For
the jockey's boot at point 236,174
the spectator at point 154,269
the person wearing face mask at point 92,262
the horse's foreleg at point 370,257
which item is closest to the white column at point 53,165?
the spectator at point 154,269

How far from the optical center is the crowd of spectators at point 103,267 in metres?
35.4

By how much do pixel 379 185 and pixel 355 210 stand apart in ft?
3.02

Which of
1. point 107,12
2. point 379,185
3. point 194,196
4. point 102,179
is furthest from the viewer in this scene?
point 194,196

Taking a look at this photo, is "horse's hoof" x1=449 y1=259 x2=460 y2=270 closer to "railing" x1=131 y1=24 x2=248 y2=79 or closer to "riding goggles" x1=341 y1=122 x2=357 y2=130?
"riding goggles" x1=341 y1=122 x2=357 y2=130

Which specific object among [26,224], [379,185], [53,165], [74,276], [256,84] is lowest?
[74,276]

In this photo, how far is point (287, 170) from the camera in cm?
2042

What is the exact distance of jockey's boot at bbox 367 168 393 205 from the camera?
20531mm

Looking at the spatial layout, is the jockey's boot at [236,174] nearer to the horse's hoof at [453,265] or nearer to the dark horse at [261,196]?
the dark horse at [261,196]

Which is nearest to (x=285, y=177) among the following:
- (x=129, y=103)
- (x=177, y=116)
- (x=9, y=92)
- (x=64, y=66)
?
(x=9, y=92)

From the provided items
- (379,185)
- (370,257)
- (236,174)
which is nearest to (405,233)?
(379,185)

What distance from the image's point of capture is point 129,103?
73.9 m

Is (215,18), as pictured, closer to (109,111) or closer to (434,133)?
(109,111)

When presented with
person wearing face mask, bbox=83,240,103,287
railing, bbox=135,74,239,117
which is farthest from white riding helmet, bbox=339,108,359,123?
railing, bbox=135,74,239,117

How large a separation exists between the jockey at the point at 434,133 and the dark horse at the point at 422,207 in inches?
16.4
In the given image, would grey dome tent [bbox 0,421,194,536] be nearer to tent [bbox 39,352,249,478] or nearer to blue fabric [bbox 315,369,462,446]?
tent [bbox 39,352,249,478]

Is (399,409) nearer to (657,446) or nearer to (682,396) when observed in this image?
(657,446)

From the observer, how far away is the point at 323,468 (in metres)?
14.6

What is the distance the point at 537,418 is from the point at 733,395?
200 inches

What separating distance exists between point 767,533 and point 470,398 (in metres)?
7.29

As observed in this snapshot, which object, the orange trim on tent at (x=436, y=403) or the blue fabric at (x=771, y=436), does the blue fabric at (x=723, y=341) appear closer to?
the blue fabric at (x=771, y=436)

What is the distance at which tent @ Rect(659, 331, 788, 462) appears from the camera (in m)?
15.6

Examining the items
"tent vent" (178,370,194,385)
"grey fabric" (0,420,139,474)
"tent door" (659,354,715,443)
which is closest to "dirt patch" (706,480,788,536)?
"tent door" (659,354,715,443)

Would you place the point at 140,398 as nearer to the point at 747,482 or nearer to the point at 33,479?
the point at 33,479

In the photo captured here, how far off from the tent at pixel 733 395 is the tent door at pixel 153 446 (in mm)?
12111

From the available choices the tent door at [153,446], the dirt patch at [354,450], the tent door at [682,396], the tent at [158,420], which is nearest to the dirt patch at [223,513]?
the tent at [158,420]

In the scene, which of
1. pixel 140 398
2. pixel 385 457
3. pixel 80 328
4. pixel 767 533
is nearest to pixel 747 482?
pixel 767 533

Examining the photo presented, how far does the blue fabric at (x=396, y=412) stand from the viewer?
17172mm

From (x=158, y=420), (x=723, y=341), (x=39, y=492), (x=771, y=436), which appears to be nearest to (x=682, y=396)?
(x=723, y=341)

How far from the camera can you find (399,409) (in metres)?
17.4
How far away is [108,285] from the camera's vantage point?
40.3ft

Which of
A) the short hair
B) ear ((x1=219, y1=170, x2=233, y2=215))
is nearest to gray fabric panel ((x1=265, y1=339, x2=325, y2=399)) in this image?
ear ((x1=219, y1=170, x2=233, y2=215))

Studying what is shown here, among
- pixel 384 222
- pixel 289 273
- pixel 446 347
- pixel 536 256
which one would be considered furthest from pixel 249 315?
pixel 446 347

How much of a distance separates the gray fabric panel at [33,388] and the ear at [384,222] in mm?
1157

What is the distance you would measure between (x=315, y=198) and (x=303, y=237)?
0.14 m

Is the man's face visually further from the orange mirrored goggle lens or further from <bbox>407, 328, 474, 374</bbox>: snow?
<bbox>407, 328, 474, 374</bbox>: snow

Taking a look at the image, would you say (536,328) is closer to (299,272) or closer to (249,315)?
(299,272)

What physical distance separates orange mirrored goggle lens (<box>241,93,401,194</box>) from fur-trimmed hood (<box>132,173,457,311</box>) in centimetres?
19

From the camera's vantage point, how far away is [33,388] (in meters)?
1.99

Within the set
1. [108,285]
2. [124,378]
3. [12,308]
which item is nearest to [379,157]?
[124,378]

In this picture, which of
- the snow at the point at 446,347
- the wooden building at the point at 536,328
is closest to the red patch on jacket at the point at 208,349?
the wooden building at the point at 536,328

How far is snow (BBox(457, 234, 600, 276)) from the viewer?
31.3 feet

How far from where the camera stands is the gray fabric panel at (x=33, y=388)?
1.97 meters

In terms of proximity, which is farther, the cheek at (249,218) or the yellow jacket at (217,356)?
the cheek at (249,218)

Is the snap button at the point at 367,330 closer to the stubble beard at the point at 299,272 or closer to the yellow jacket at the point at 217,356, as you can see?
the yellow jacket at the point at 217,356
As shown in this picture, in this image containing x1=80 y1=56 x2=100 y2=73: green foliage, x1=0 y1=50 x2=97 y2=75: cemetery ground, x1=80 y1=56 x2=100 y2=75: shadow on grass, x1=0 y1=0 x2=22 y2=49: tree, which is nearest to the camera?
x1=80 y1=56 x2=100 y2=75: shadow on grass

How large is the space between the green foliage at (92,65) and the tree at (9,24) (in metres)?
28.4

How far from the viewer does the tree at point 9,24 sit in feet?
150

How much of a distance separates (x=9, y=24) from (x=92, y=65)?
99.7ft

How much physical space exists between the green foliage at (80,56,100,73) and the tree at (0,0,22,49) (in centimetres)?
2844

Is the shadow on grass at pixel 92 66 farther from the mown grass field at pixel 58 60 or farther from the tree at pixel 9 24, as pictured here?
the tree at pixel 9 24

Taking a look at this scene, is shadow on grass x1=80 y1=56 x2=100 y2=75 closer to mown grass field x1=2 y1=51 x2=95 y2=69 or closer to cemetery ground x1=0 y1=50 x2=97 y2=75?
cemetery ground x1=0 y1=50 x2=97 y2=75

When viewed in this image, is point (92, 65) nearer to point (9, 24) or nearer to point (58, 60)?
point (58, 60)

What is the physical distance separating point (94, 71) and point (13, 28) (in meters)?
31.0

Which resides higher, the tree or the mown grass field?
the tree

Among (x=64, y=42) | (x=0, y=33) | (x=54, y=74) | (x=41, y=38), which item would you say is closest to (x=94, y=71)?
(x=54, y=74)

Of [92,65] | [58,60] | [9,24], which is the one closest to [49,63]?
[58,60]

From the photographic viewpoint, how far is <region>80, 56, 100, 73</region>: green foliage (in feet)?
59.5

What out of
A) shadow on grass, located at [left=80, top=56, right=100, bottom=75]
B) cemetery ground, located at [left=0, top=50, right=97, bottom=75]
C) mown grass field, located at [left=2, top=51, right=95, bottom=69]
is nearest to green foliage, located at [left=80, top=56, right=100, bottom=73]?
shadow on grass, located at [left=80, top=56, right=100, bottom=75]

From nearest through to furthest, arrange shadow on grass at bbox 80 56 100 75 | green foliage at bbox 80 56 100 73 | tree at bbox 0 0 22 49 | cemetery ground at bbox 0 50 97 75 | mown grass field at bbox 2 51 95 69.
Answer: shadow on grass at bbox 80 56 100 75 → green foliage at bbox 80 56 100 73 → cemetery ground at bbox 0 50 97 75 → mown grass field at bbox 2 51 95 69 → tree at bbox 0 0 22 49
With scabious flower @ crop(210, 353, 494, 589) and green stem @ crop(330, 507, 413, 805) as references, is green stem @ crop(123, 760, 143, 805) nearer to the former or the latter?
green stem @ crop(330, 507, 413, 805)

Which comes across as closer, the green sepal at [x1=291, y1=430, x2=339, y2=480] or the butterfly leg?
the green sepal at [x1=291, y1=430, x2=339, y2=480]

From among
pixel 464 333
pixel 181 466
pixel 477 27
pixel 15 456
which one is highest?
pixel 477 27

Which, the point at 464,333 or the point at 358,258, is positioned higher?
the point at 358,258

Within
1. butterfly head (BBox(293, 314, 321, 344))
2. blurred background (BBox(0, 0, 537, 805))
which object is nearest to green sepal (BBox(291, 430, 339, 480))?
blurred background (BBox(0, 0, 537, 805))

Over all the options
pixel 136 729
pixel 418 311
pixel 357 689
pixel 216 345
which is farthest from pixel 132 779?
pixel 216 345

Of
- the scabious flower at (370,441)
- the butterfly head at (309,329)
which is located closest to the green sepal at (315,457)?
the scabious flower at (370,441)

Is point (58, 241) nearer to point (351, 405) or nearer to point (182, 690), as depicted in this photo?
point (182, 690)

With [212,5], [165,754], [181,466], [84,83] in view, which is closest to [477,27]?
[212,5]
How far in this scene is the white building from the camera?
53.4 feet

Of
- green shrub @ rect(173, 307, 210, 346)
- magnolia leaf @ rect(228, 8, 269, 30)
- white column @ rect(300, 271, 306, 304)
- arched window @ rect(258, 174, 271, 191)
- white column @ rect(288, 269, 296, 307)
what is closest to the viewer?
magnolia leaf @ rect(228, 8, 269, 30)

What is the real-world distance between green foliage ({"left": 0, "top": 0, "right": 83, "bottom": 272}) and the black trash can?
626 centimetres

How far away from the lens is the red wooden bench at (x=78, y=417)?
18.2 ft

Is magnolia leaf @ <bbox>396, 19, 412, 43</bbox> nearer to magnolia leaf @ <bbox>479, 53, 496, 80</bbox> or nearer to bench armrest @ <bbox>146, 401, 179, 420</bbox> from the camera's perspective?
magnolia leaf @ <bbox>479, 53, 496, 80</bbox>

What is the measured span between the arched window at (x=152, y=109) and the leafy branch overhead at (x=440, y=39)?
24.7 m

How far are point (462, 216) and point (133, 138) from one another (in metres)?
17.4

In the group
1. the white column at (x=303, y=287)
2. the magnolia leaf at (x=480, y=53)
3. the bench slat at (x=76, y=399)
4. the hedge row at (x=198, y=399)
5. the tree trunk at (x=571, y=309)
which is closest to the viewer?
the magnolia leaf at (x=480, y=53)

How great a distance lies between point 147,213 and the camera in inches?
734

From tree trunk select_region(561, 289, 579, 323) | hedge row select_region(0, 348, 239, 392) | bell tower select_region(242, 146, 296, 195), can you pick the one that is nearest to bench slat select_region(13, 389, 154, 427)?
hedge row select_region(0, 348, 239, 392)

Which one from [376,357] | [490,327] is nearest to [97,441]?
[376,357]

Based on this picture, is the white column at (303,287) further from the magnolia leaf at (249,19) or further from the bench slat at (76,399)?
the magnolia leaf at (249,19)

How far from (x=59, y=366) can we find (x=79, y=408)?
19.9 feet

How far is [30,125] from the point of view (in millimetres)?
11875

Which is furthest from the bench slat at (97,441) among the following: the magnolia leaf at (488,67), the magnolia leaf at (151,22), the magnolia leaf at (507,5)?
▬▬▬▬▬▬▬▬▬▬
Task directions -
Beginning at the line that holds "From tree trunk", write out word for word each line through the end of the records.

Written answer -
From tree trunk select_region(561, 289, 579, 323) | hedge row select_region(0, 348, 239, 392) | bell tower select_region(242, 146, 296, 195), can you pick the one that is nearest to bench slat select_region(13, 389, 154, 427)?
hedge row select_region(0, 348, 239, 392)

Which one from [376,357] | [490,327] is nearest to [97,441]?
[376,357]

Based on this picture, is the white column at (303,287) further from the magnolia leaf at (249,19) or further from the bench slat at (76,399)?
the magnolia leaf at (249,19)

How far from (x=59, y=366) can we find (x=79, y=408)?
19.9 feet

How far is [30,125] from the point of view (in millimetres)?
11875

Which is furthest from the bench slat at (97,441) among the following: the magnolia leaf at (488,67), the magnolia leaf at (151,22), the magnolia leaf at (507,5)?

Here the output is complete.